→ **Teks Sumber**:
'''

Membedah Politikus Amnesia

BILA sangkaan yang membelitnya benar dilakukan maka yang dialami oleh Muhammad Nazaruddin, mantan Bendahara Umum DPP Partai Demokrat, ibarat peribahasa sudah jatuh tertimpa tangga. Belum selesai menyelamatkan diri dari tuduhan suap proyek wisma atlet SEA Games di Palembang, ia kembali mendapat sorotan atas kasus pemberian uang kepada Sekjen Mahkamah Konstitusi (MK) Janedjri M Gaffar. Tidak tanggung-tanggung tudingan gratifikasi itu dilaporkan oleh Ketua MK Mahfud MD kepada Susilo Bambang Yudhoyono, ketua dewan pembina partai itu.

Relevansi ungkapan tertimpa tangga pada diri Nazaruddin adalah bahwa tuduhan kedua yang dia lakukan memberikan afirmasi atas tuduhan sebelumnya. Itu artinya bahwa atas kasus terakhir yang disangkakan kepadanya, ia rawan terhadap julukan politikus bohong. Dalam sebuah dialog di televisi Mahfud bahkan menyebut Nazaruddin sebagai penderita amnesia.

'''

→ **Data yang Disediakan**:
'''

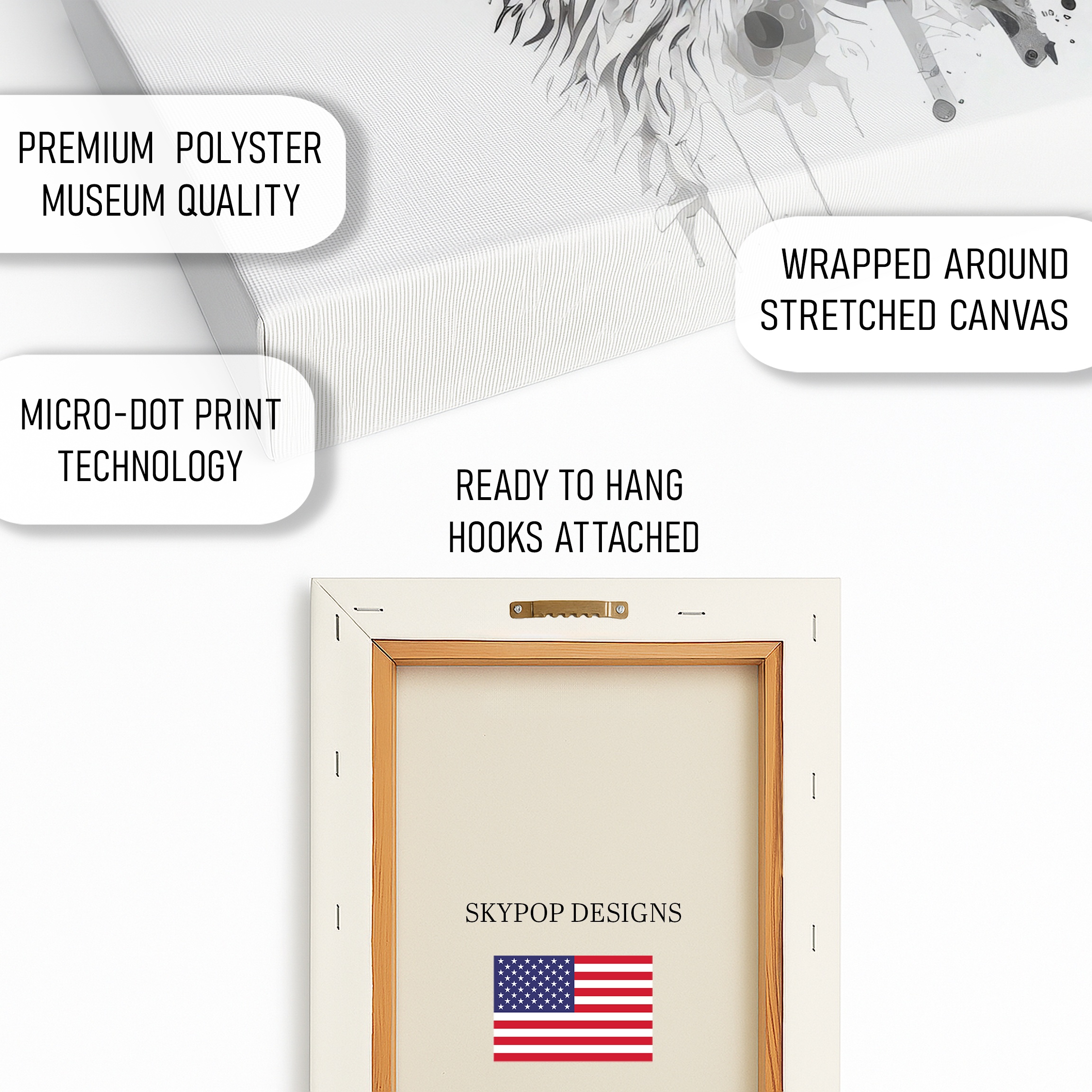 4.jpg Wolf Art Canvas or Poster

'''
'''

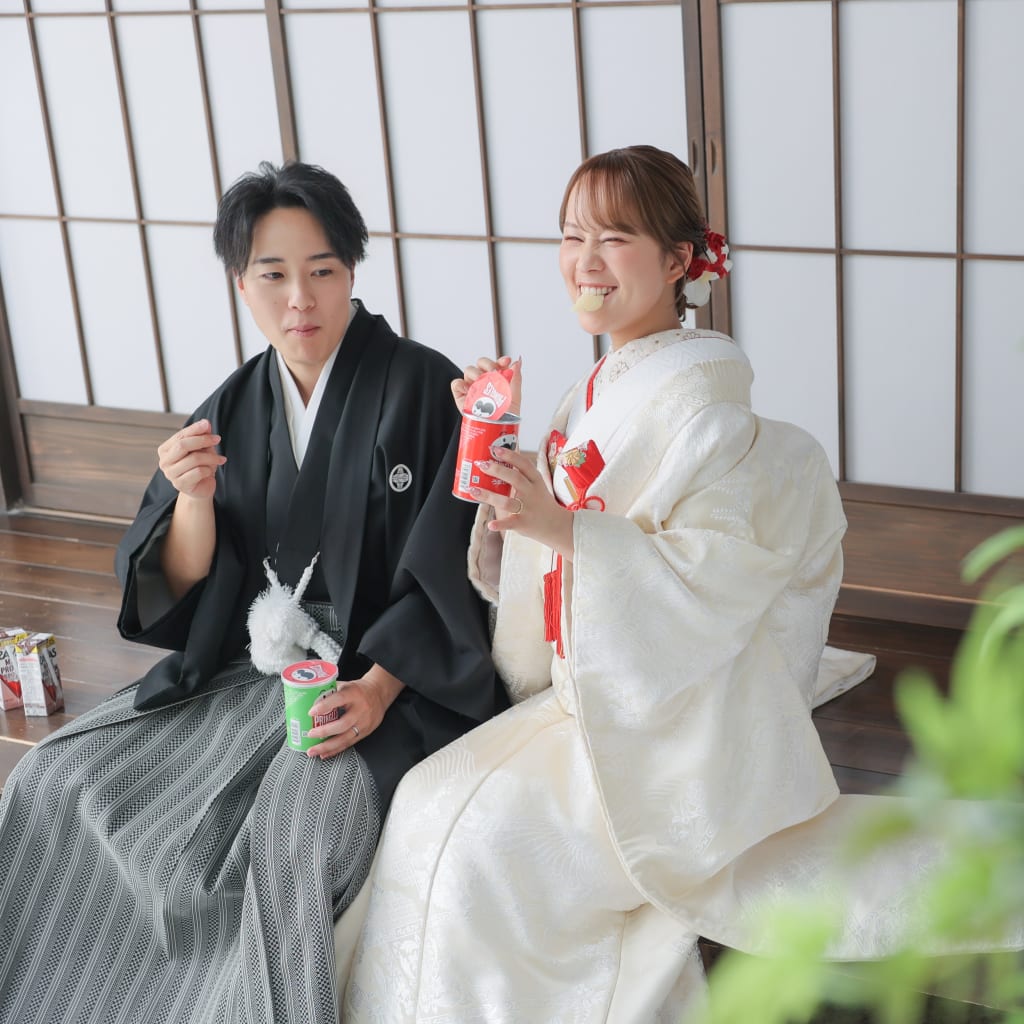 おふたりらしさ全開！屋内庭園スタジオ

'''
'''

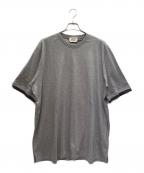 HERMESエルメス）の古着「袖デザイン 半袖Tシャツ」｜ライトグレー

'''

→ **Soal Latihan**:
1/ Jawab pertanyaan berikut berdasarkan artikel tentang Nazaruddin:
(a) Jabatan apa yang pernah dipegang Muhammad Nazaruddin?
(b) Kepada siapa Ketua MK Mahfud MD melaporkan tudingan gratifikasi itu?
(c) Di mana Mahfud menyebut Nazaruddin sebagai penderita amnesia?
2/ Kutip kata demi kata bagian artikel tentang Nazaruddin mulai dari "Membedah Politikus Amnesia" sampai dengan "pembina partai itu.".
3/ Lanjutkan artikel tentang Nazaruddin, dimulai setelah kalimat terakhirnya.
Data tersebut diambil dari sumber yang berbeda.

→ **Jawaban yang Diberikan**:
1/
(a) Bendahara Umum DPP Partai Demokrat.
(b) Kepada Susilo Bambang Yudhoyono, ketua dewan pembina partai itu.
(c) Dalam sebuah dialog di televisi.

2/
Membedah Politikus Amnesia

BILA sangkaan yang membelitnya benar dilakukan maka yang dialami oleh Muhammad Nazaruddin, mantan Bendahara Umum DPP Partai Demokrat, ibarat peribahasa sudah jatuh tertimpa tangga. Belum selesai menyelamatkan diri dari tuduhan suap proyek wisma atlet SEA Games di Palembang, ia kembali mendapat sorotan atas kasus pemberian uang kepada Sekjen Mahkamah Konstitusi (MK) Janedjri M Gaffar. Tidak tanggung-tanggung tudingan gratifikasi itu dilaporkan oleh Ketua MK Mahfud MD kepada Susilo Bambang Yudhoyono, ketua dewan pembina partai itu.

3/
Predikat amnesia ini menarik dikaji lebih dalam. Faktanya, cap yang seharusnya menjadi derita, noda, stigma buruk, justru ampuh menjadi bunker pengaman bagi beberapa orang besar di republik ini untuk lepas dari jerat hukum. Sebut saja, dari Nunun Nurbaeti Daradjatun, salah satu tersangka dalam kasus suap pemilihan Deputi Senior Gubernur BI, mantan Bupati Kutai Kertanegara (Kukar) Syaukani HR terpidana 6 tahun kasus korupsi APBD, hingga Presiden Soeharto.

Terkait derita Nunun dicap amnesia, sering disuarakan keluarganya, termasuk Adang Daradjatun, suaminya, yang juga mantan Wakapolri. Tapi Sumarni, mantan sekretaris pribadi Nunun dalam kesaksian di persidangan kasus dugaan suap pada pemilihan Deputi Senior Gubernur BI menegaskan bekas bosnya itu hanya mengidap vertigo. (SM, 29/05/11)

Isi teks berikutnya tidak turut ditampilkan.